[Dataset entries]

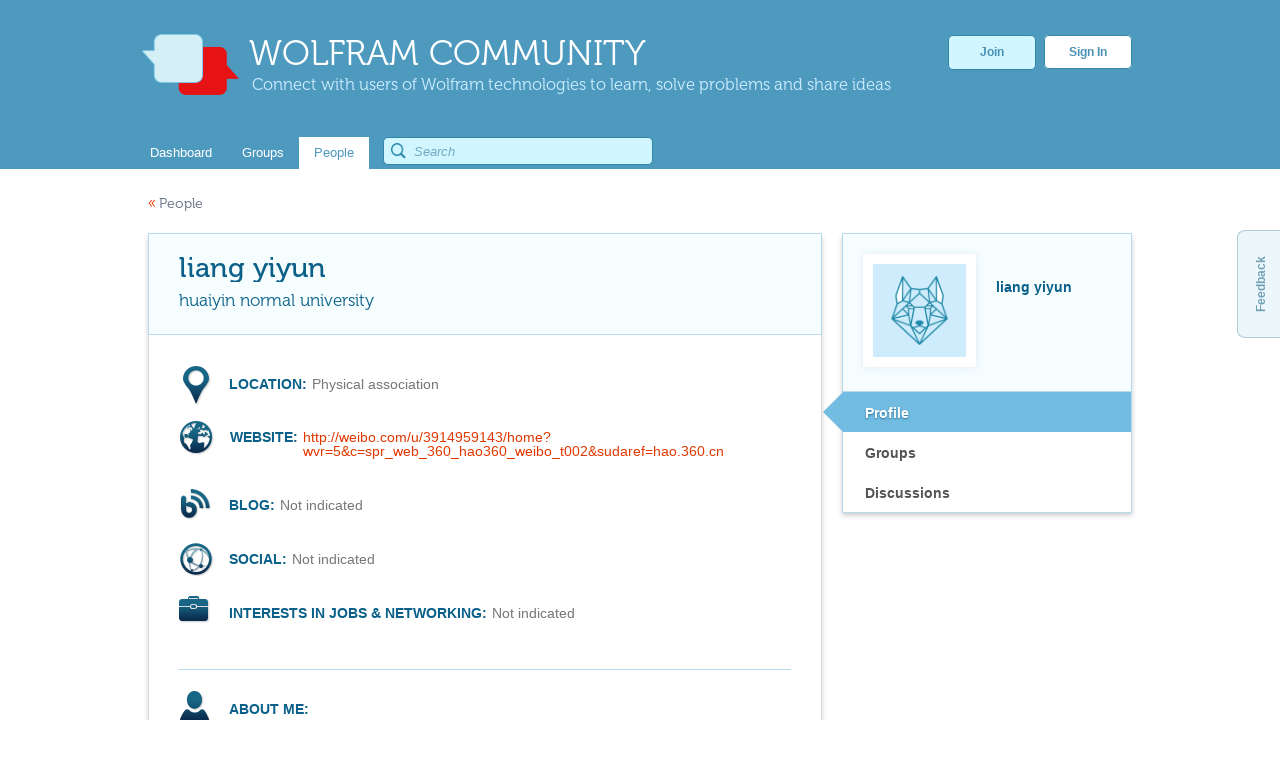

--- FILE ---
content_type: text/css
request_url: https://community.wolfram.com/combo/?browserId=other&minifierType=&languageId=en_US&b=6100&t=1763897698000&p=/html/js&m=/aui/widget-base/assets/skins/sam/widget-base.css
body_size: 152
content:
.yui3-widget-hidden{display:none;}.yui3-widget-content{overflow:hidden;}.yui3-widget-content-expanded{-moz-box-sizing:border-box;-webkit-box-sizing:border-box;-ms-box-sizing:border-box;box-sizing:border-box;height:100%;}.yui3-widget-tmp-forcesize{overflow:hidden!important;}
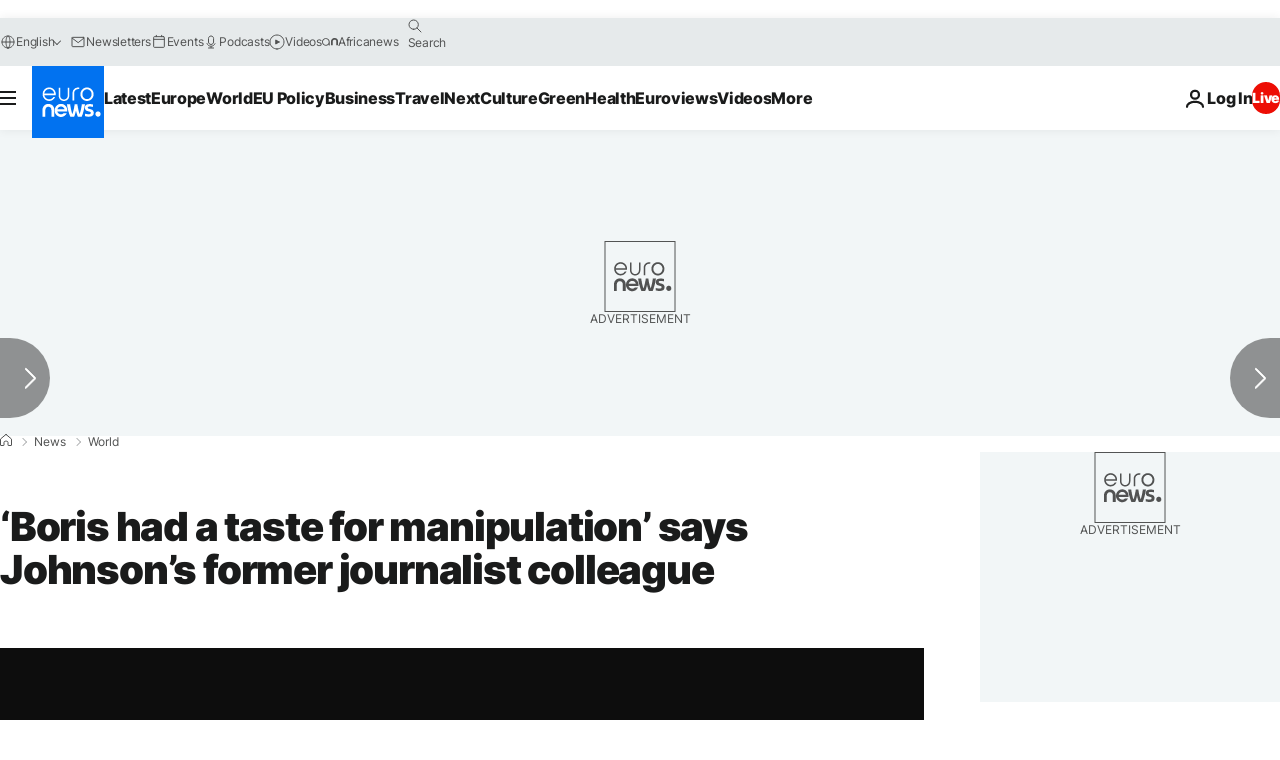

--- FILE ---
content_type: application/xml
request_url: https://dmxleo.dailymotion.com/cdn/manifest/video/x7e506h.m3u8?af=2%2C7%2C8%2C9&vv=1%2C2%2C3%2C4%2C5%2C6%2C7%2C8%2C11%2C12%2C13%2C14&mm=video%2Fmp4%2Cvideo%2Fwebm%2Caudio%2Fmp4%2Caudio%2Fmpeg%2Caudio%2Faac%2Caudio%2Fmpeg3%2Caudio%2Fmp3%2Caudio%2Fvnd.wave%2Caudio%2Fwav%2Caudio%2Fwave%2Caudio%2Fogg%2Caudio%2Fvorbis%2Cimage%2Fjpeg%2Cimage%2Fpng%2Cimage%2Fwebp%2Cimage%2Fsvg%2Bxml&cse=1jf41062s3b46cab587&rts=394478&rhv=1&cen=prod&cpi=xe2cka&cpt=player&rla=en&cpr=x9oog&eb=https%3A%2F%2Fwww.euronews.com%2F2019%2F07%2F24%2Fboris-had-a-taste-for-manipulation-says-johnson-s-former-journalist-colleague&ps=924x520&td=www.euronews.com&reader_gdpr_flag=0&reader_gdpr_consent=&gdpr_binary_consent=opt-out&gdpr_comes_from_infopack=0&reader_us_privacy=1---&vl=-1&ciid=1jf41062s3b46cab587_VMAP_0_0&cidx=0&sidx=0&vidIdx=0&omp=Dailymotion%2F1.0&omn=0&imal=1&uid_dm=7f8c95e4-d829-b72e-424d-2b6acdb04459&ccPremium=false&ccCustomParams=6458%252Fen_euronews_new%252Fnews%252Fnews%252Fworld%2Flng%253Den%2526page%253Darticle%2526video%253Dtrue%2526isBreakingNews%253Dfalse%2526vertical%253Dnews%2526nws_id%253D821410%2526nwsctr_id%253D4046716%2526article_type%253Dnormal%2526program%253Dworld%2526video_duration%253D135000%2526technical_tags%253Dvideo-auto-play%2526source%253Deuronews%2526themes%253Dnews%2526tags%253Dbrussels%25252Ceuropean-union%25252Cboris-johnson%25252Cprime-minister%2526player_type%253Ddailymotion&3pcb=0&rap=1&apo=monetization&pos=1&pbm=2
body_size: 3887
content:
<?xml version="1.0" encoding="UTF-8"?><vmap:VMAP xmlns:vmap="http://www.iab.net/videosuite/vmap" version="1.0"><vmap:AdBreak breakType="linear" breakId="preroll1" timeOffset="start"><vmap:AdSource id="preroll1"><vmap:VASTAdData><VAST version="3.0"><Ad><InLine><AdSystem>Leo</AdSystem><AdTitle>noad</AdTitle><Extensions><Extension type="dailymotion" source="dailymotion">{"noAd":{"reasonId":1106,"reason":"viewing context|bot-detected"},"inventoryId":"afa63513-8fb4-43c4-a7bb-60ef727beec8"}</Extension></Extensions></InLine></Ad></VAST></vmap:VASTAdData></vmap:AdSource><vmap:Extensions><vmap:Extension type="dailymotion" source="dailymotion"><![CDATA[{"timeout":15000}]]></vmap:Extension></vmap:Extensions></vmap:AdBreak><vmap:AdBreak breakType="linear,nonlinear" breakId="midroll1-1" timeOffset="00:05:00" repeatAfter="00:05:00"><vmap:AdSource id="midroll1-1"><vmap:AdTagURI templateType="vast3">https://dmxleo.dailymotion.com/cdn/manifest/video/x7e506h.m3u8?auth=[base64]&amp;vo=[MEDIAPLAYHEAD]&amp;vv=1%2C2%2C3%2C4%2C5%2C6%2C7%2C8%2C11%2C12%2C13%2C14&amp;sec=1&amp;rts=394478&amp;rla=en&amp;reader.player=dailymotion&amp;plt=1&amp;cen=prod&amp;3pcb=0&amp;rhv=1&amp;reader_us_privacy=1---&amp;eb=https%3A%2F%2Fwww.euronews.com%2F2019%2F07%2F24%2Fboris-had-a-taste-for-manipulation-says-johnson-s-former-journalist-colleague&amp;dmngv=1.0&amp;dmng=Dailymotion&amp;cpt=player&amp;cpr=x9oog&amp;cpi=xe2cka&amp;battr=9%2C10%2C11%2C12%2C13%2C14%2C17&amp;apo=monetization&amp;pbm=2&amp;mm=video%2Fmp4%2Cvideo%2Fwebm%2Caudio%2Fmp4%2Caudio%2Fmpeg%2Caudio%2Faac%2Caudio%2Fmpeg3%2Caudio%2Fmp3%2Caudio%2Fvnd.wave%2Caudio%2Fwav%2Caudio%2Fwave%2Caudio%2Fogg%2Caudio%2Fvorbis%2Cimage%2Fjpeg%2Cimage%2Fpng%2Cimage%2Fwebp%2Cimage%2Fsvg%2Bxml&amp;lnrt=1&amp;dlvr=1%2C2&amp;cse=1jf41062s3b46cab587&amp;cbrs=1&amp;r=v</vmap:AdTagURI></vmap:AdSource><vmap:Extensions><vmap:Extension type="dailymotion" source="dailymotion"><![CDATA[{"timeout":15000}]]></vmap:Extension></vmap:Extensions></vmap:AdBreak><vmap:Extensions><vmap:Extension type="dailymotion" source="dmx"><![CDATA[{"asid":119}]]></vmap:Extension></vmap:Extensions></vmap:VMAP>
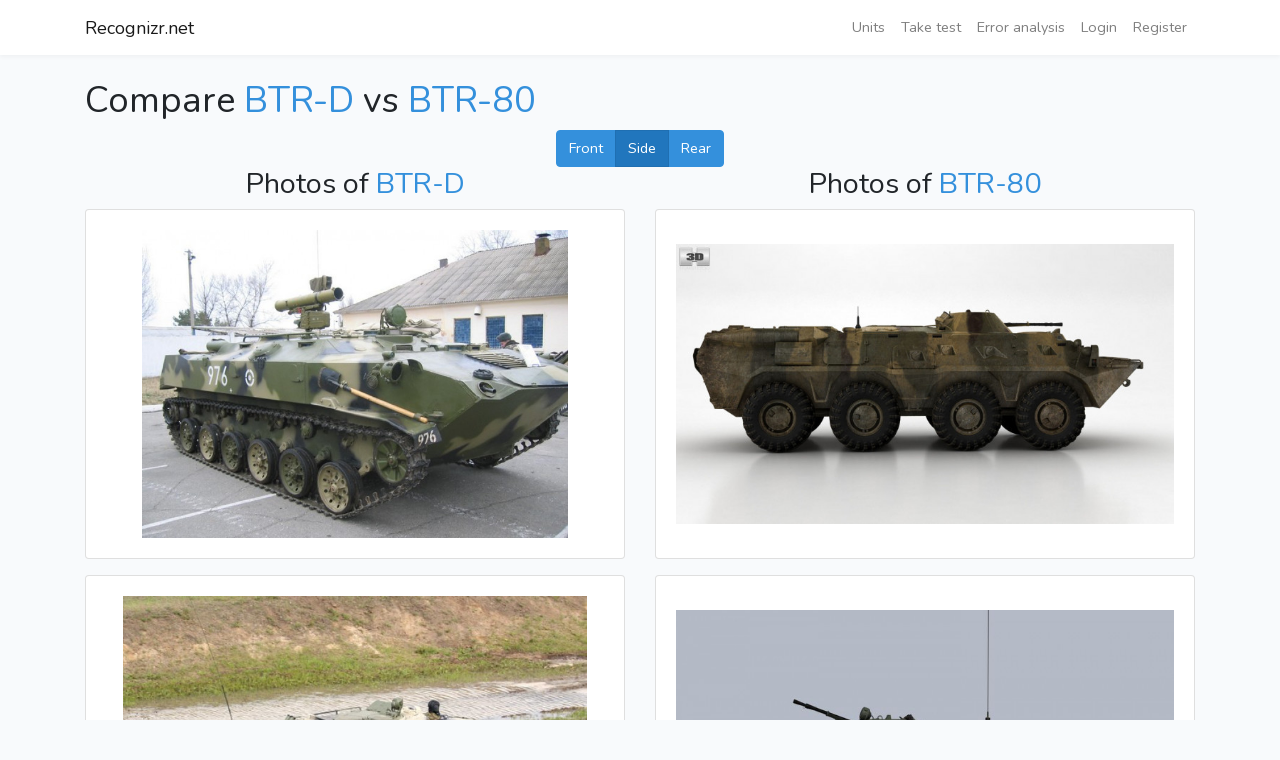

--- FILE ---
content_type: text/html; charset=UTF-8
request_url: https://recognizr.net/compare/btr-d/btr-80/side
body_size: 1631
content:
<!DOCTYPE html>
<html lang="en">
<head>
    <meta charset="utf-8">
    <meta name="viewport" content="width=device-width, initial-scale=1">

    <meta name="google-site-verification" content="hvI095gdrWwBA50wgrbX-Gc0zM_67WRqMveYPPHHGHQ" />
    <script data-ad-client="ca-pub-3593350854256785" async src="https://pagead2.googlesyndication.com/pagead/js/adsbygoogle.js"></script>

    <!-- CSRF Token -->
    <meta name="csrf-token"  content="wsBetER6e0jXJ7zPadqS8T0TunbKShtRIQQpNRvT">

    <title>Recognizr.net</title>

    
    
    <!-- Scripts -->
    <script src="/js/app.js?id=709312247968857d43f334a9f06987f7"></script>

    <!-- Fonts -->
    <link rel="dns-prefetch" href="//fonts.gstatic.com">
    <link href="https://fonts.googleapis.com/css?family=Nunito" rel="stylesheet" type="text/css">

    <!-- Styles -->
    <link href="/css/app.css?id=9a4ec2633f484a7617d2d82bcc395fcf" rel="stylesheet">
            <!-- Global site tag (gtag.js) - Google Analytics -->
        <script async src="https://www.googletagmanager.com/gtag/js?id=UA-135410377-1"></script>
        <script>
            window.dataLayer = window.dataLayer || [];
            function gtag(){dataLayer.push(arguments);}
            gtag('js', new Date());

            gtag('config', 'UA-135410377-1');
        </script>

## Your assignment:
Could you work out how many lines of the data above contain the word "widget"? Give only the number.

## Answer for the task:
2